Illuminance threshold for maintenance of testes in Syrian hamsters (Mesocricetus auratus) is higher in continuous light than in long photoperiods

The illuminance threshold for maintenance of testicular function was found to be considerably higher in Syrian hamsters kept in continuous light (LL) than in hamsters on long-day (14-hr) photoperiods (LD 14:10), or in a similar-length skeleton photoperiod (LDSK); the threshold lay between 3 and 30 lux in LL and at approximately 0.3 lux in LD 14:10 or LDSK. The threshold for testicular maintenance in LL was related to the capacity of LL to suppress nocturnal melatonin secretion: 400 lux totally suppressed, 30 or 3 lux partially suppressed, and 0.3 lux failed to suppress melatonin secretion.
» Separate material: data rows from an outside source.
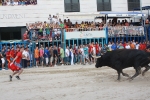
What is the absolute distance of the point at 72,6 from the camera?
104 feet

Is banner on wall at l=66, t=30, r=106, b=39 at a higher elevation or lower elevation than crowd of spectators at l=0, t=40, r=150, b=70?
higher

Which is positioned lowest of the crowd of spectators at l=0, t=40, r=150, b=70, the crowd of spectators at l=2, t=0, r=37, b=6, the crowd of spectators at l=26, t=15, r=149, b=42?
the crowd of spectators at l=0, t=40, r=150, b=70

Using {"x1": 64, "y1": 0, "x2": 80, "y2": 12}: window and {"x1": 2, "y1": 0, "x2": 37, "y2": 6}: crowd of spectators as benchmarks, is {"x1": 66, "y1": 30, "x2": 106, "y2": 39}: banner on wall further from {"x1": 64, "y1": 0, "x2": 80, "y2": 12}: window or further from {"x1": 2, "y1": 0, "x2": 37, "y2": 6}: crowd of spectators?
→ {"x1": 2, "y1": 0, "x2": 37, "y2": 6}: crowd of spectators

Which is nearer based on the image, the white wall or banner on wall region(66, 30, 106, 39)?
banner on wall region(66, 30, 106, 39)

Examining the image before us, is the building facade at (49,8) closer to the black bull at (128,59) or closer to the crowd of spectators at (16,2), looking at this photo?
the crowd of spectators at (16,2)

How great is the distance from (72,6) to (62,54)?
7.83 meters

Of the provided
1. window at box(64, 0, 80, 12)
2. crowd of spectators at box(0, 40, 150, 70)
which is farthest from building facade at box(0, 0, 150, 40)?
crowd of spectators at box(0, 40, 150, 70)

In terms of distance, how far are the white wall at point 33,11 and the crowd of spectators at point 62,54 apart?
11.1ft

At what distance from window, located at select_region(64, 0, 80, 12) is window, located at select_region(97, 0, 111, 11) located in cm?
207

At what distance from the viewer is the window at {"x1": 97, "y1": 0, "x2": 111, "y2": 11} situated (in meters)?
32.3

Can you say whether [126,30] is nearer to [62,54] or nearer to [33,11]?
[62,54]

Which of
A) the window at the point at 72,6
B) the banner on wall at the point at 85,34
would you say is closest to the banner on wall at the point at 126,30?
the banner on wall at the point at 85,34

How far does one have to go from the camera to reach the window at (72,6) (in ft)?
103

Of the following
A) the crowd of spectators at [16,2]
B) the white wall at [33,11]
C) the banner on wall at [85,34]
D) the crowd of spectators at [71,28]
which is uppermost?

Hamsters in the LD and LDSK groups, whose locomotion was entrained into a pattern characteristic of long-day exposure, maintained full testicular function; those whose locomotion free-ran or assumed a pattern of entrainment characteristic of short-day exposure underwent testicular regression. These results suggest that light signals entrain the circadian rhythms of locomotion and melatonin secretion in a similar manner, and that LL is less effective than LD or LDSK in shortening the duration of melatonin secretion. For hamsters in LL, a direct relationship was seen between the free-running period (tau) of locomotion and log10 illuminance at 0.3, 3.0, and 30 lux, but tau at 400 lux was no longer than tau at 30 lux. Splitting of locomotion did not occur at 0.3 or 3.0 lux, and occurred in 43% and 62% of hamsters in 30 and 400 lux, respectively.